Worth $4 million, the grant’s purpose was to implement the Computer-Science Opportunities, Development and Education in Rural Schools (CODERS) project over five years.
CODERS is a collaborative project among faculty members from the College of Education (COE), College of Natural and Applied Sciences and Reynolds College of Arts, Social Sciences and Humanities.
Led by project director Dr. Keri Franklin, professor of English and director of the Center for Writing in College, Career and Community, CODERS assists rural teachers in engaging their students in computer science, computational thinking, physics and writing in elementary and middle grades.
Since CODERS began, it has worked with 54 rural teachers, over 3,000 students and 17 rural school districts. According to Franklin, data show that CODERS is having a significant impact on student scores.
“Students from those districts who have participated in CODERS increase science scores by 46% and 10% in mathematics,” Franklin said.
These results came from 850 students before and after collecting CODERS data. Test scores were taken before CODERS was implemented.
Seminars on campus
The CODERS project team offers seminars on campus every summer and four times during the school year. To date, teachers from 19 rural communities have participated.

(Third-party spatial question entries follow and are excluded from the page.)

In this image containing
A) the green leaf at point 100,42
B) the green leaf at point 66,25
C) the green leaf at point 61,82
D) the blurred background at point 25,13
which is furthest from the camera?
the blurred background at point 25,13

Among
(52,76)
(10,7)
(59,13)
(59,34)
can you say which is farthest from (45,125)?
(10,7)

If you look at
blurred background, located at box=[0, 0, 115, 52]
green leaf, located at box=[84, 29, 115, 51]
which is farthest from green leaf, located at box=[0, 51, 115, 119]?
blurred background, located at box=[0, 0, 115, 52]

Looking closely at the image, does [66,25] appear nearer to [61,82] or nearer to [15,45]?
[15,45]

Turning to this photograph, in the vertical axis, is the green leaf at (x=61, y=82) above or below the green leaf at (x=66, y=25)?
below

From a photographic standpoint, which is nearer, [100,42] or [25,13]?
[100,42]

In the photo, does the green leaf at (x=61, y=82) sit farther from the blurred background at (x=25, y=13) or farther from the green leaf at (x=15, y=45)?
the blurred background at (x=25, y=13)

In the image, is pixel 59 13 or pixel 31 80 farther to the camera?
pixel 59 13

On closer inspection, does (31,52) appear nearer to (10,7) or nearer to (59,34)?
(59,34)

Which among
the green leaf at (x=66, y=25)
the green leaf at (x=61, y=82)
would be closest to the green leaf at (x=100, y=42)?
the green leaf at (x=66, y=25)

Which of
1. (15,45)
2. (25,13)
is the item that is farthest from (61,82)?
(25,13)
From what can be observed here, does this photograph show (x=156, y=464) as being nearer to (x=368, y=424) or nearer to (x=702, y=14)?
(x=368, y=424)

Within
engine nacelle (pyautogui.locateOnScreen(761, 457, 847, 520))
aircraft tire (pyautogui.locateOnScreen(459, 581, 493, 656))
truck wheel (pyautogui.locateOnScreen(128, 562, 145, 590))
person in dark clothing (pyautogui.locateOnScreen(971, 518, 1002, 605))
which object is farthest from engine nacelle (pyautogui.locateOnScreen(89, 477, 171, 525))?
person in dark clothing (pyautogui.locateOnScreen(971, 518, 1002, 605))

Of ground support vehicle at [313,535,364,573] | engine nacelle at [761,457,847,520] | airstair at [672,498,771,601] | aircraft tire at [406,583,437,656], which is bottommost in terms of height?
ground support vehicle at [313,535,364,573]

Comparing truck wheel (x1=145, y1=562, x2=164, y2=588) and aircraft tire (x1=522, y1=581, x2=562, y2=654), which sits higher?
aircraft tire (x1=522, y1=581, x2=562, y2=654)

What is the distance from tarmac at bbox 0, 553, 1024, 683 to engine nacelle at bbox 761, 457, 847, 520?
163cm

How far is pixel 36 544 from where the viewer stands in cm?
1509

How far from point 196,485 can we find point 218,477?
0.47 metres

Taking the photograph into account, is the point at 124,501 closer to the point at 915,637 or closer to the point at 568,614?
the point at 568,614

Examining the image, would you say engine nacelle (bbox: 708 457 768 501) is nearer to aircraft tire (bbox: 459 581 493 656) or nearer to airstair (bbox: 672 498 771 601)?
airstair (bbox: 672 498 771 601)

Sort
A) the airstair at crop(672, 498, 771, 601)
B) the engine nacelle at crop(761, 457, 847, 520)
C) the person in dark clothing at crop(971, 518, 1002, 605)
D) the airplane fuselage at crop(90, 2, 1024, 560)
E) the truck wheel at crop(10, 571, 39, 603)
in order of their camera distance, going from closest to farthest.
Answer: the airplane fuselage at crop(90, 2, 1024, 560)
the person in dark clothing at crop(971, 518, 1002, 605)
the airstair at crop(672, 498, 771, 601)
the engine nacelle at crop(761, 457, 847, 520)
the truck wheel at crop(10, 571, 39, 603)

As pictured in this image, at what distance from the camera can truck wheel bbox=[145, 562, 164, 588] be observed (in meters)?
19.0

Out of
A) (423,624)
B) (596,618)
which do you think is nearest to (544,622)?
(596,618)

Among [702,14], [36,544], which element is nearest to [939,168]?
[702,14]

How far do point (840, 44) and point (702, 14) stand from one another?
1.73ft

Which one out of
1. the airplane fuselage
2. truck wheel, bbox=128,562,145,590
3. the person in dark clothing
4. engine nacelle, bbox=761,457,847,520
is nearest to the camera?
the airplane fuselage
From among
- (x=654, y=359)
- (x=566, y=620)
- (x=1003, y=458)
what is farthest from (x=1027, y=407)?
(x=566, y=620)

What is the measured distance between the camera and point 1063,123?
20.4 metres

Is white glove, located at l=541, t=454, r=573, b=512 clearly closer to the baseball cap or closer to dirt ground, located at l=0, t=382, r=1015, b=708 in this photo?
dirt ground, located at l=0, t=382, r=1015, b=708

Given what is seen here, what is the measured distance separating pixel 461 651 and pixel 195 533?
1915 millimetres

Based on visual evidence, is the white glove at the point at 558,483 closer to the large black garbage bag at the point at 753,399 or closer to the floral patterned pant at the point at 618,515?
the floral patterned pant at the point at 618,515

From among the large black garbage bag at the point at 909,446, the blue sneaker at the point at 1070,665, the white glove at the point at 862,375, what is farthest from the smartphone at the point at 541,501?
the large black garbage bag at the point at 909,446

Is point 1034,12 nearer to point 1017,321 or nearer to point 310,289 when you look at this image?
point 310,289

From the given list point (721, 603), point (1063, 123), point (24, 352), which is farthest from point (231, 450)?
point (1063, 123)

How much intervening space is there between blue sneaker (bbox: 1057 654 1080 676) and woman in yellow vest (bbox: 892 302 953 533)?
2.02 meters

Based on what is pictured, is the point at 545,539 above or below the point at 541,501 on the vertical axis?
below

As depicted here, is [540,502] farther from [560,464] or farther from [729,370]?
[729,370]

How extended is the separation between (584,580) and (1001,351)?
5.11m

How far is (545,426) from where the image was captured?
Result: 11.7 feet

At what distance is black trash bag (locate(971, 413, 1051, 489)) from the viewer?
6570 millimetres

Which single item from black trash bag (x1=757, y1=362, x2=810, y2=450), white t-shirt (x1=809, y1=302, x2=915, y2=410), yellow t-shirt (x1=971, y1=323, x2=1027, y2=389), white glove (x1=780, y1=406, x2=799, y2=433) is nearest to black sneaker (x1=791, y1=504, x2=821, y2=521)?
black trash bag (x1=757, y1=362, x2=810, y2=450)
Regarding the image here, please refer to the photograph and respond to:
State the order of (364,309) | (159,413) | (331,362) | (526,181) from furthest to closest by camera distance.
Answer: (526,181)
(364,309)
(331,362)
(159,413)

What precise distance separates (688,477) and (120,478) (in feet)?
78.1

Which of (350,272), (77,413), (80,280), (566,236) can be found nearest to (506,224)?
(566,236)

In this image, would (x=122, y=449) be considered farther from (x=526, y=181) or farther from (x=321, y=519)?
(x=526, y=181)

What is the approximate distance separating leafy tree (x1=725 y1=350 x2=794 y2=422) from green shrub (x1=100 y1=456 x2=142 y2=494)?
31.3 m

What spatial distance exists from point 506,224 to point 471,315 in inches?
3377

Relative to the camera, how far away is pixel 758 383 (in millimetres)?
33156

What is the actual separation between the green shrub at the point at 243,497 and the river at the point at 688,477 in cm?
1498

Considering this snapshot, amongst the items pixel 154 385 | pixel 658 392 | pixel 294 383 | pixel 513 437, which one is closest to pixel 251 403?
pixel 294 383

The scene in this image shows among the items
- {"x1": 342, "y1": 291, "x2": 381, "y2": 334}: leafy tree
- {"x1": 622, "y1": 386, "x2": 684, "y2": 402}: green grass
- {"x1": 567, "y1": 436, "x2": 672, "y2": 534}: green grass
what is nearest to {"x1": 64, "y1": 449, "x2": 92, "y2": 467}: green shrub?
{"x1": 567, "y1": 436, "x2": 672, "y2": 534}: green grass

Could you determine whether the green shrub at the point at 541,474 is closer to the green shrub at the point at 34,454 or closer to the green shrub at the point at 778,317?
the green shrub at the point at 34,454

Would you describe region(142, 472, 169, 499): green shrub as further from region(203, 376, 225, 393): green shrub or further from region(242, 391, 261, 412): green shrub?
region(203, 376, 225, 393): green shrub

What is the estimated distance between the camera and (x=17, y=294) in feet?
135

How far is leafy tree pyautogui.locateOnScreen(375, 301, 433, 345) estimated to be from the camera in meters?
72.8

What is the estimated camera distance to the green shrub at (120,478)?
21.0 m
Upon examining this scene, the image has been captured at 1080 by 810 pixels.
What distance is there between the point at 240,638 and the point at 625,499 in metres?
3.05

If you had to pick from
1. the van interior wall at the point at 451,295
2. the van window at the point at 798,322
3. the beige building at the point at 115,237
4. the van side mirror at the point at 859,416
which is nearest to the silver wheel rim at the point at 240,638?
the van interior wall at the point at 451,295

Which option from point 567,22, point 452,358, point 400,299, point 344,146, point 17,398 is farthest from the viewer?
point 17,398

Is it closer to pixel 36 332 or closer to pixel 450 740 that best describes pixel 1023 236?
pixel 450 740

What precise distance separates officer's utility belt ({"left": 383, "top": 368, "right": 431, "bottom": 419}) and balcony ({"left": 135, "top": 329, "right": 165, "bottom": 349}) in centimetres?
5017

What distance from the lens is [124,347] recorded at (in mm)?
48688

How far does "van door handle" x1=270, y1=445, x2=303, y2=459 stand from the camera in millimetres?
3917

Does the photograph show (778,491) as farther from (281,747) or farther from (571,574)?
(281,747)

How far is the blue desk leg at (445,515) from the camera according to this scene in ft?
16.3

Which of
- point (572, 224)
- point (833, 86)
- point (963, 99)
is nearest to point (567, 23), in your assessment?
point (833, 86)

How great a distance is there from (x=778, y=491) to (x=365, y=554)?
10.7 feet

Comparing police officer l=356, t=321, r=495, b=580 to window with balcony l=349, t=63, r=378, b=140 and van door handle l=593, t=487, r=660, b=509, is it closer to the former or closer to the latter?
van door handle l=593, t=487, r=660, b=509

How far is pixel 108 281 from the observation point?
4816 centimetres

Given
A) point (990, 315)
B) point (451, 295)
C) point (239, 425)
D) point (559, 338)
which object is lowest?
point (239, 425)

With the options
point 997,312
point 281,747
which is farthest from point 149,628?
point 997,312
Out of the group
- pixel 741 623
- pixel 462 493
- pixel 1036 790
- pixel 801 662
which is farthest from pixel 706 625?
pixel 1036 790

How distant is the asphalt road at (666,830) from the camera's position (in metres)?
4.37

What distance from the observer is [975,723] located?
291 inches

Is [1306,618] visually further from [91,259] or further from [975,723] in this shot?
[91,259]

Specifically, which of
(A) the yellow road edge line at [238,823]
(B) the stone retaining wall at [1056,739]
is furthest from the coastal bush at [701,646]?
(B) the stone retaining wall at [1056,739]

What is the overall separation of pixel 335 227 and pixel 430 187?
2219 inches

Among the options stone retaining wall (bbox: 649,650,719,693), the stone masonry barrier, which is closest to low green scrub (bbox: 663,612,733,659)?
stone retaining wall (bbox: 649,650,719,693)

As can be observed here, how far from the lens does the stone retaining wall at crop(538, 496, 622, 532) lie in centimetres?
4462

The teachers receive hands-on training on how to teach computer science, coding and other STEM (science, technology, engineering and mathematics)-related subjects to students in fun and engaging ways.
A group of teachers was on campus June 4-6 for the summer seminar. Helping with the seminar was Dr. Tammi Davis, a faculty member in COE’s School of Teaching, Learning and Development Sciences.
Davis works closely with the teachers to support them as they teach lessons in the classroom and monitors the submission of their teaching reflections. She also works with the group’s teaching leaders who led much of the professional development this summer.
According to Davis, one of her favorite parts of the project is helping teachers choose how to use their designated grant funding to expand their classrooms.
“One teacher built a computer lab STEAM (science, technology, engineering, arts and mathematics) room based on supplies she got from our grant,” Davis said.
Davis grew up going to a rural school in southern Indiana.
“If you turn left at the stoplight, you pass driver’s ed, so that tells you how small my community was,” Davis said.
She notes the CODERS project gives opportunities to students that she wished she had as a student.
“I wish I was exposed to computer science in elementary/middle school, which is the age group we work with on this grant,” Davis said. “The first time I really did any type of computer coding was in college and I think that’s too late.”
Career education
The CODERS project also aims to help teachers by providing them with resources for their classroom to promote STEM-based career fields to students.
Examples of these resources include the IF/THEN Collection and Educator Hub, which highlight real photographs of women in their STEM-related field.
“Computer science is one of many jobs students could be eligible for, so we teach that career component as well,” Davis said.